For these reasons, the undersigned finds that Plaintiff has demonstrated that an injunction should issue. Accordingly, it is recommended that the district judge: (1) set aside the Forest Service's decision authorizing the Project; (2) remand the matter to the agency; and (3) issue a permanent injunction prohibiting any future activity under the current lumber sales and any future lumber sales authorized under the Project until and unless the Forest Service has undertaken a proper review of the Project's impact on species viability in the Project Area.

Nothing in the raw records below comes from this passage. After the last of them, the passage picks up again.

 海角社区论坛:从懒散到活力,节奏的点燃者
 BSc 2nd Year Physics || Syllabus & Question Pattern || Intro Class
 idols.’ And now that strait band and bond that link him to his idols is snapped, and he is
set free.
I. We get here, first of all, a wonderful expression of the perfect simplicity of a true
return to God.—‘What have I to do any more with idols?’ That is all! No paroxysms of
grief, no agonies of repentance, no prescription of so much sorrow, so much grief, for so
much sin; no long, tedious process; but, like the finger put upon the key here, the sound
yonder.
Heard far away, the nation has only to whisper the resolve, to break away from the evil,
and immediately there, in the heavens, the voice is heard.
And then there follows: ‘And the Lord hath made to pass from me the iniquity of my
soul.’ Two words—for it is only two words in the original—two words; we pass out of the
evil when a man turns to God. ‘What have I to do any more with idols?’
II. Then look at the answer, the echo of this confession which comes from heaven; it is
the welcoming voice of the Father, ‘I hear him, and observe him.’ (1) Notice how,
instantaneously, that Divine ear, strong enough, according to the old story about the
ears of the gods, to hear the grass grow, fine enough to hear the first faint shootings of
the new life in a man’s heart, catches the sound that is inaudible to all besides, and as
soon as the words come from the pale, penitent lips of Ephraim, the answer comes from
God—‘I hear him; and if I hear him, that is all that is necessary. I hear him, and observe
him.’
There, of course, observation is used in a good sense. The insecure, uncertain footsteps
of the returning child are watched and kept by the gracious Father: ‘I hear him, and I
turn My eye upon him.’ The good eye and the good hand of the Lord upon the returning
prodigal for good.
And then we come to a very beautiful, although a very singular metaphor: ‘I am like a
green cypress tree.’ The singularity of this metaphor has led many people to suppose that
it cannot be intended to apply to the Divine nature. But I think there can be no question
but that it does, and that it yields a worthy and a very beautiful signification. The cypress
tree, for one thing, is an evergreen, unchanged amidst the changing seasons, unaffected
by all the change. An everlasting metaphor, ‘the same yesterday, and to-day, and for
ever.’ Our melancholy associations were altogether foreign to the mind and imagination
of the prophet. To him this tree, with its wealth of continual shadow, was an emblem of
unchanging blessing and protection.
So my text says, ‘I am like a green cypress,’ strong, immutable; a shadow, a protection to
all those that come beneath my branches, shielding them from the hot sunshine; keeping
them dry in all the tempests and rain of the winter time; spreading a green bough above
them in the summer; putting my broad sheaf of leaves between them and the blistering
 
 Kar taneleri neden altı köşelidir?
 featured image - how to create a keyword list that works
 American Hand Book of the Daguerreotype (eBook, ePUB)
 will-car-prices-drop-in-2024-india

Alternatively, if the district judge is not satisfied with the evidence in the record relevant to establishing injunctive relief, it is recommended that the district judge order a show cause hearing. Prior to the Supreme Court's decision in Monsanto Co. v. Geertson Seed Farms, --- U.S. ----, 2010 WL 2471057, there was a line of Ninth Circuit decisions suggesting that an injunction is the proper remedy for a NEPA violation*fn16 absent unusual circumstances. See Idaho Watersheds Project v. Hahn, 307 F.3d 815, 833 (9th Cir. 2002); National Parks & Conservation Ass'n v. Babbitt, 241 F.3d 722, 737, n. 18 (9th Cir. 2001). The Supreme Court has now made clear that even where Plaintiff is successful on the merits of a NEPA claim, Plaintiff still has the burden of demonstrating all four factors necessary to establish a right to injunctive relief. See Geertson Seed Farms, --- U.S. ----, 2010 WL 2471057, *11-12. Therefore, given what appears to be a slight remodeling of the prior law within the Ninth Circuit resulting from the ruling in Geertson Seed Farms, the district judge may choose to hold a show-cause hearing before deciding upon injunctive relief. Nevertheless, the undersigned finds the evidence sufficient to award injunctive relief in this case.

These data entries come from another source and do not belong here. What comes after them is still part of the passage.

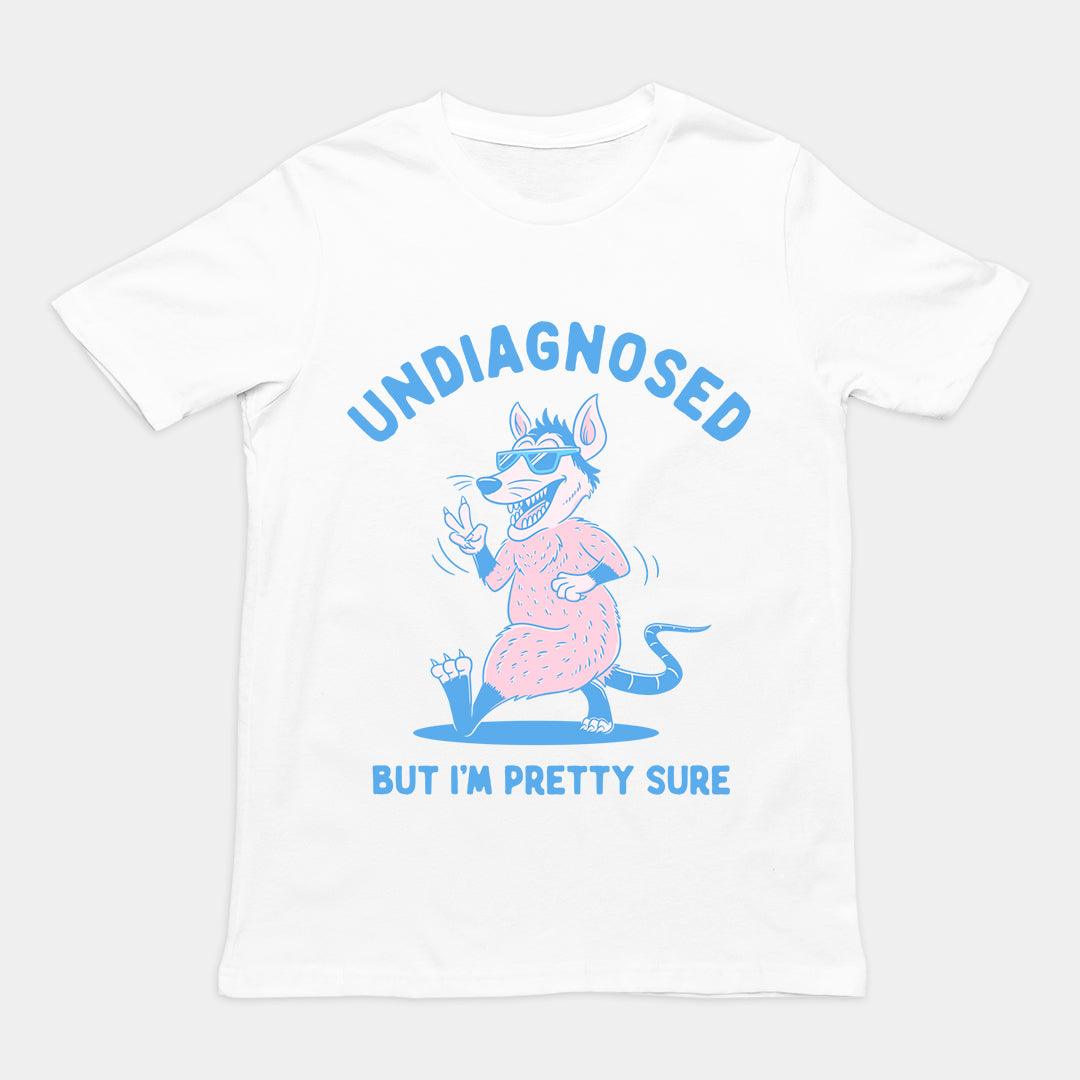 Undiagnosed But I'm Pretty Sure t-shirt - Orbital Clothing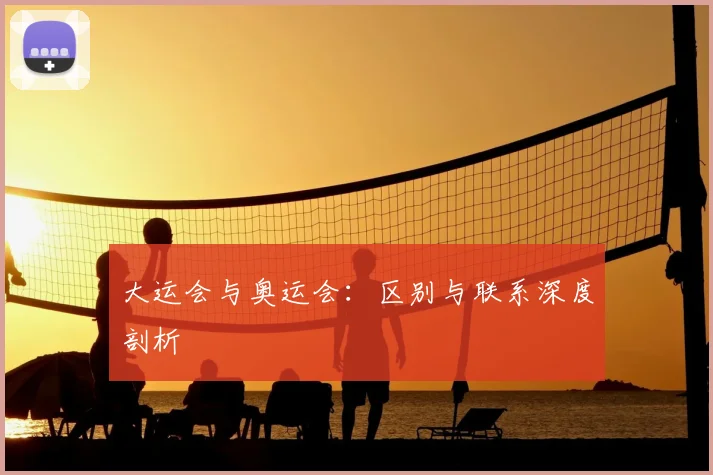 大运会与奥运会:区别与联系深度剖析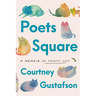 Poets Square: A Memoir in Thirty Cats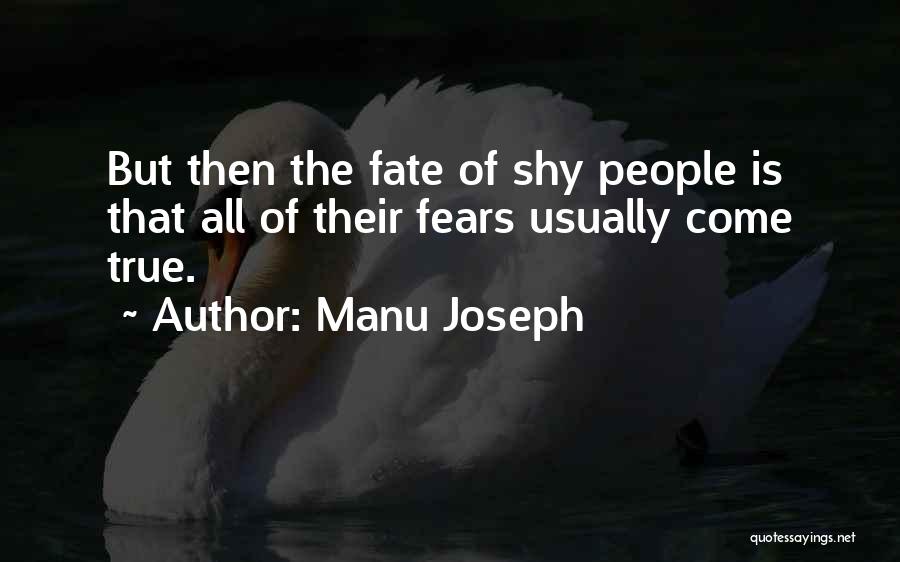 Manu Joseph Quotes: But Then The Fate Of Shy People Is That All Of Their Fears Usually Come True.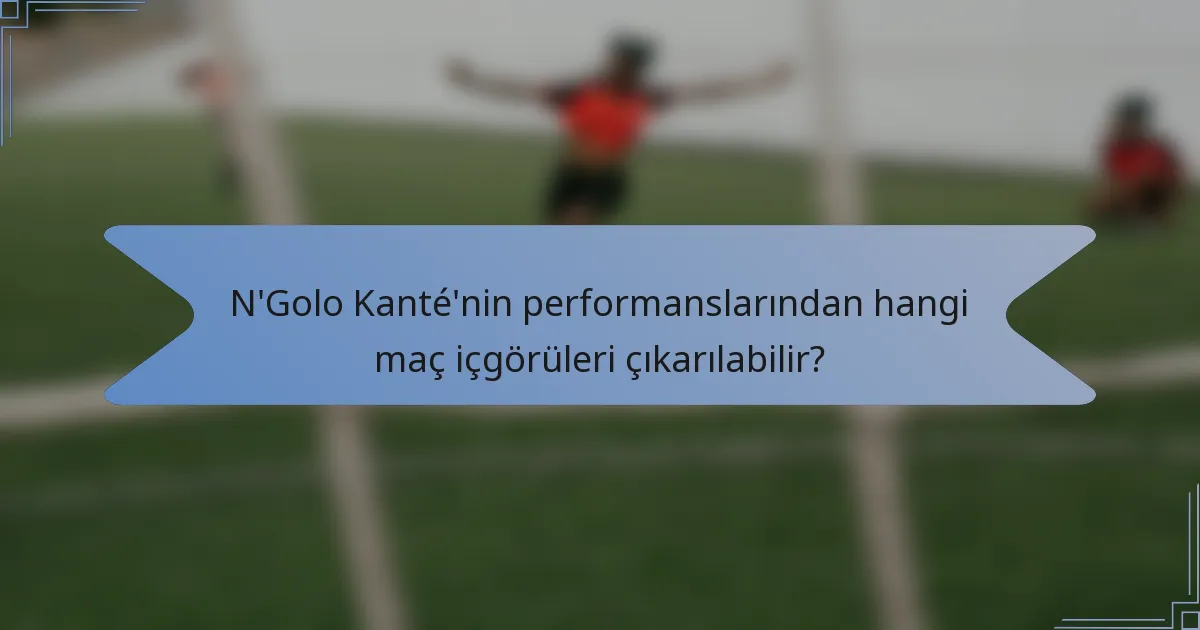 N'Golo Kanté'nin performanslarından hangi maç içgörüleri çıkarılabilir?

In light of the foregoing, the undersigned United States Magistrate Judge recommends that the Court grant summary judgment to Plaintiff with regard to Counts Two and Five of the Second Amended Complaint because Defendants violated both NFMA and NEPA in their failure to ensure species viability in the Project Area. It is further recommended that the agency action be set aside and any action authorized by the Project be enjoined unless and until the Forest Service has conducted an analysis of the Project's impact on species viability that meets NFMA and NEPA standards.